Secondary hyperparathyroidism is a condition in which a disease outside of the parathyroid glands causes all of the parathyroid glands to become enlarged and hyperactive. The most common causes of secondary hyperparathyroidism are kidney failure and vitamin D deficiency. In kidney failure, the kidney is no longer able to make enough vitamin D or remove all of the phosphorus that is made by the body, which leads to low calcium levels. These low calcium levels stimulate the parathyroid glands to make more PTH. Over time, this constant stimulation causes the parathyroid glands to grow and become hyperactive and patients can progress to develop secondary hyperparathyroidism. Patients with kidney failure and secondary hyperparathyroidism can often have PTH levels in the hundreds and even thousands. Occasionally patients will develop a condition called calciphylaxis where calcium deposits form in the skin and muscles causing painful skin lesions that over time can cause necrosis (i.e. tissue death) and ulcers.

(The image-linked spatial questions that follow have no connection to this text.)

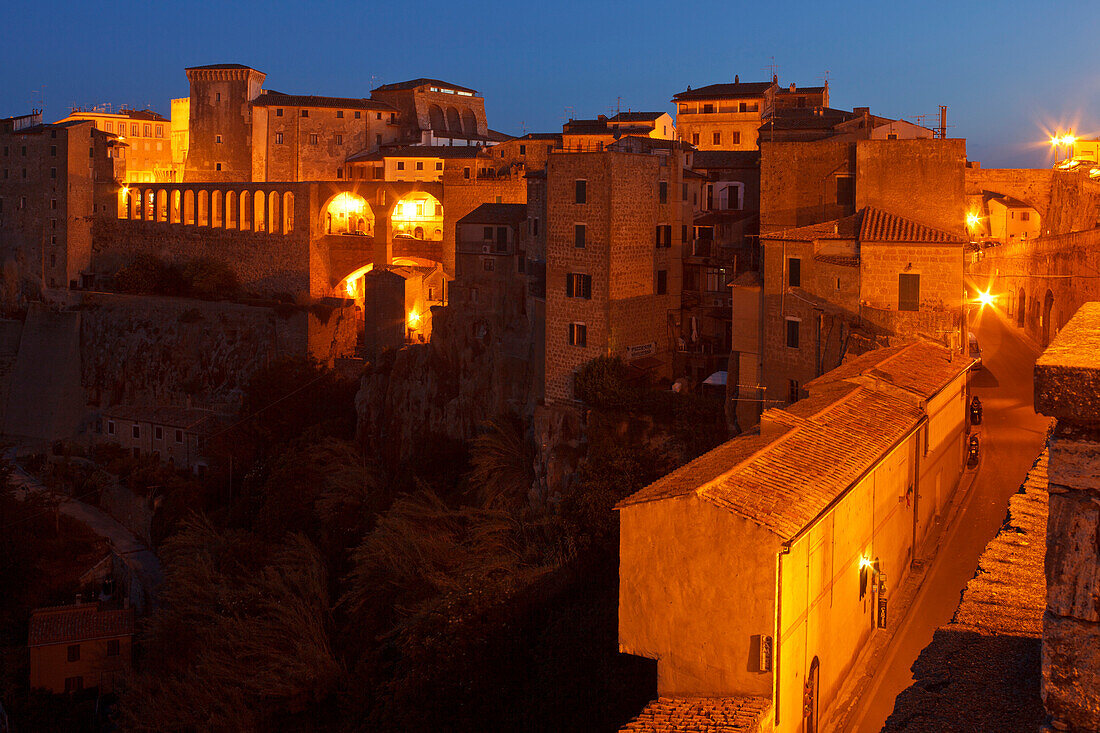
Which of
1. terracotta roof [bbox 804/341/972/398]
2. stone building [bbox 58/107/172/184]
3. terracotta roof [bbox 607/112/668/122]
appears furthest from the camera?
stone building [bbox 58/107/172/184]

The best treatment for secondary hyperparathyroidism is typically aimed at fixing the cause of the parathyroid problem. For example, patients with secondary hyperparathyroidism from vitamin D deficiency are best treated by raising the vitamin D levels to the normal range. For patients with secondary hyperparathyroidism from kidney failure, the only treatment is to have a kidney transplant. If the underlying problem cannot be fixed, the best treatment is medical therapy and surgery is only done for patients in whom optimal medical therapy is not working. For patients with kidney failure, the main treatments include phosphate binders (to bind the extra phosphate), vitamin D supplements (i.e. calcitriol), and calcimimetics. Calcimimetics are drugs that "trick" parathyroid cells into making less PTH. Calcimimetics like Sensipar lower the PTH levels by about 50% on average. The main side effects of calcimimetics include nausea and vomiting.

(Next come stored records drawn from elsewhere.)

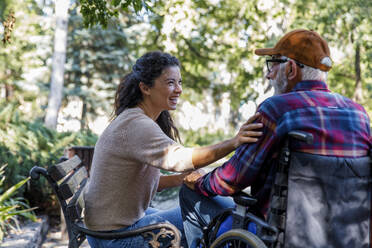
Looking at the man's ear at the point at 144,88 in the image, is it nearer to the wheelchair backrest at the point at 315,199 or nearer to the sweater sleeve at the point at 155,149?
the sweater sleeve at the point at 155,149

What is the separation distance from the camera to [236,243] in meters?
2.17

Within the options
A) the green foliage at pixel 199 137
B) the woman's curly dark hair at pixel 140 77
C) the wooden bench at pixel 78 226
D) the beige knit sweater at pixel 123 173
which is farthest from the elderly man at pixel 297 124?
the green foliage at pixel 199 137

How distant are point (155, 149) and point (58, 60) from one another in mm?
14494

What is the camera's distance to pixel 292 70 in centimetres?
238

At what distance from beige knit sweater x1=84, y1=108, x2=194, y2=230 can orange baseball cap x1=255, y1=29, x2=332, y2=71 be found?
723 millimetres

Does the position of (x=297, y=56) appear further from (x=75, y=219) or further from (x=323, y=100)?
(x=75, y=219)

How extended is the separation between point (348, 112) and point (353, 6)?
38.6ft

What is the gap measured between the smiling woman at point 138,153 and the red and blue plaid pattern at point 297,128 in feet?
0.25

Unfortunately, medical therapy does not work in up to 25% of patients and surgery is sometimes necessary. The main reasons for an operation include: worsening bone density, severe pruritus (i.e. uncontrollable itching), calciphylaxis, PTH levels that are consistently higher than 800 pg/ml, and inability to control calcium and phosphorus levels in the blood by dialysis. The three main types of surgery for secondary hyperparathyroidism are subtotal parathyroidectomy (i.e. removal of 3 and ½ of the parathyroids), 4 gland excision and autotransplantation (i.e. removing all 4 parathyroid glands and placing a piece of a parathyroid in the forearm), and PTH-guided parathyroidectomy (i.e. removing enough parathyroid tissue to bring the intraoperative PTH levels to between 200 and 300). Each technique has its risks and benefits, so it is important to work with specialists to determine which operation is right for each individual patient. However, since none of these operations fix the underlying cause of the secondary hyperparathyroidism, patients are at high risk for recurrence (i.e. disease that comes back).